I would, I think, be right out of my skull and halfway down the road by now, chased by men in white coats wielding oversized butterfly nets, were it not for the fact that the word "secretary" means something very different from its normal usage in the steamy little world of the Laundry. Y'see, before the 1880s, a secretary was a gentleman's assistant: someone who kept the secrets. And there are secrets to be kept, here in the Arcana Analysis Section. In fact, there's a whole bloody wall of filing cabinets full of 'em right behind my cramped secretarial chair. (Some wag has plastered a Post-it note on one of the drawers: THE TRUTH IS IN HERE, SOMEWHERE.) I'm learning things all the time, and apart from the bloody filing work, not to mention the coffee pot from hell and the network server from heck, it's mostly okay. Except for Angleton. Did I mention Angleton?
I'm standing in for Angleton's junior private secretary, who is on sabbatical down at the funny farm or taking a year out doing an MBA or something. And therein lies my problem.
"Mr. Howard!" That's Angleton, calling me into the inner sanctum.
I stick my head round his door. "Yes, boss?"
"Enter." I enter. His office is large, but feels cramped; every wall-it's windowless-is shelved floor-to-ceiling in ledgers. They're not books, but microfiche binders: each of them contains as much data as an encyclopaedia. His desk looks merely odd at first sight, an olive-drab monolith bound with metal strips, supporting the TV-sized hood of a fiche reader. It's only when you get close enough to it to see the organlike pedals and the cardhopper on top that, if you're into computational archaeology, you realise that Angleton's desk is an incredibly rare, antique Memex-an information appliance out of 1940s CIA folklore.
Angleton looks up at me as I enter, his face a blue-lit washout of text projected from the Memex screen. He's nearly bald, his chin is two sizes two small for his skull, and his domed scalp gleams like bone. "Ah, Howard," he says. "Did you find the material I requested?"
"Some of it, boss," I say. "Just a moment." I duck out into my office and pick up the hulking dusty tomes that I've carried up from the stacks, two basements and a fifty-metre elevator ride below ground level. "Here you are. Wilberforce Tangent and Opal Orange. "
He takes the tomes without comment, opens the first of them, and starts sliding card-index sized chunks of microfilm into the Memex input hopper. "That will be all, Howard," he says superciliously, dismissing me.
I grit my teeth and leave Angleton to his microfilm. I once made the mistake of asking why he uses such an antique.
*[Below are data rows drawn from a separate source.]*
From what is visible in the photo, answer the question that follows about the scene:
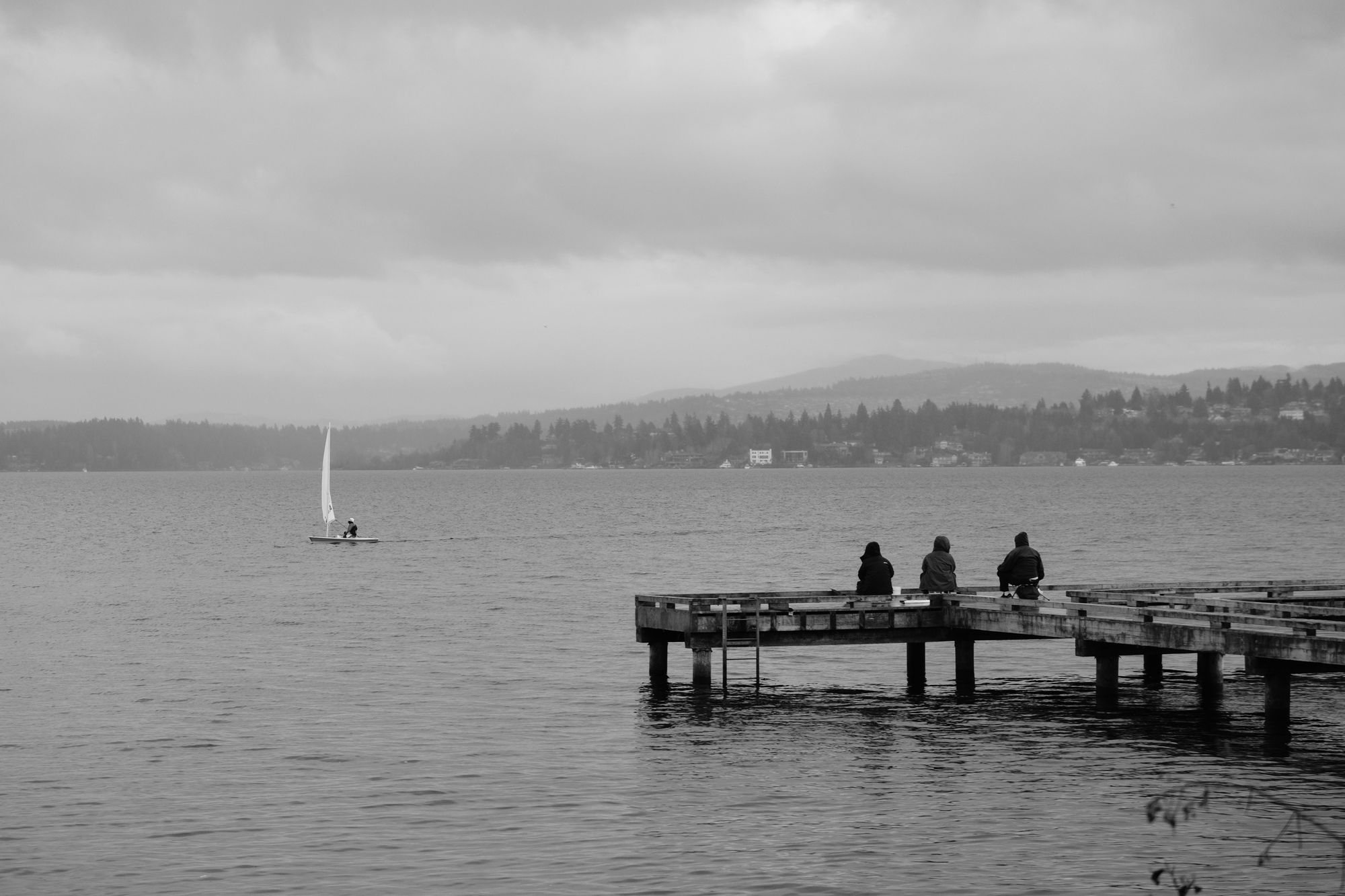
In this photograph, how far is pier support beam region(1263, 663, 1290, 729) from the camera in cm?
2981

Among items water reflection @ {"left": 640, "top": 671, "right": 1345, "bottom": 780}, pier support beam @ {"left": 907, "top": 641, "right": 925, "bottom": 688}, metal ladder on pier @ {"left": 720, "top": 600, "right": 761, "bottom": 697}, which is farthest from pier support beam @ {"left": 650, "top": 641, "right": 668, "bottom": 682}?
pier support beam @ {"left": 907, "top": 641, "right": 925, "bottom": 688}

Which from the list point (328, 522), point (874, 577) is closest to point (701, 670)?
point (874, 577)

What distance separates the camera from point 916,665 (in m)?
37.1

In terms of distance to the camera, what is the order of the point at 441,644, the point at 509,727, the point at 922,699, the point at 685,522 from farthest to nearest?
the point at 685,522 < the point at 441,644 < the point at 922,699 < the point at 509,727

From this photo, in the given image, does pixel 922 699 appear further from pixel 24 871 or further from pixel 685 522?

He stared at me as if I'd just waved a dead fish under his nose, then said, "You can't read Van Eck radiation off a microfilm projector." (Van Eck radiation is the radio noise emitted by a video display; with sophisticated receivers you can pick it up and eavesdrop on a computer from a distance.) Back then I hadn't learned to keep my mouth shut around him: "Yeah, but what about Tempest shielding?" I asked. That's when he sent me off to the stacks for the first time, and I got lost for two hours on sublevel three before I was rescued by a passing vicar.